**EXERCISE DATA:**

>>>>>

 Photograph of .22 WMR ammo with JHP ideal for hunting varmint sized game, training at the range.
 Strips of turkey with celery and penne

<<<<<
>>>>>

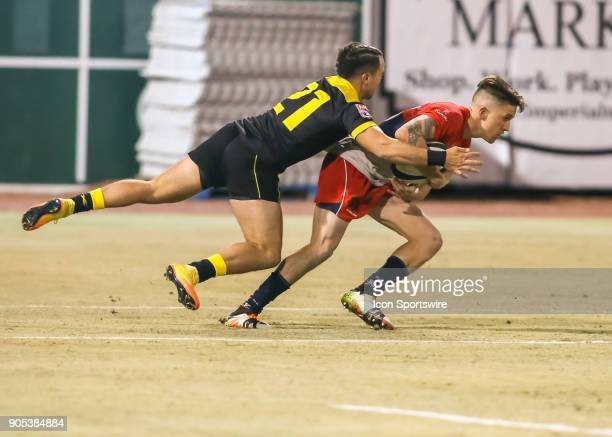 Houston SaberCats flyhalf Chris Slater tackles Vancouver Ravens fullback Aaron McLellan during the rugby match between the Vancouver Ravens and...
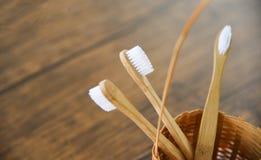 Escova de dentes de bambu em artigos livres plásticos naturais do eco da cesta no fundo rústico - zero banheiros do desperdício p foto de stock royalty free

<<<<<

**DIRECTIONS FOR THIS TASK:**
Scan the listing above for the line that has "Photograph of .22", then copy exactly from that line through the line that has "Strips of turkey with celery and penne".

**YOUR RESPONSE:**
 Photograph of .22 WMR ammo with JHP ideal for hunting varmint sized game, training at the range.
 Strips of turkey with celery and penne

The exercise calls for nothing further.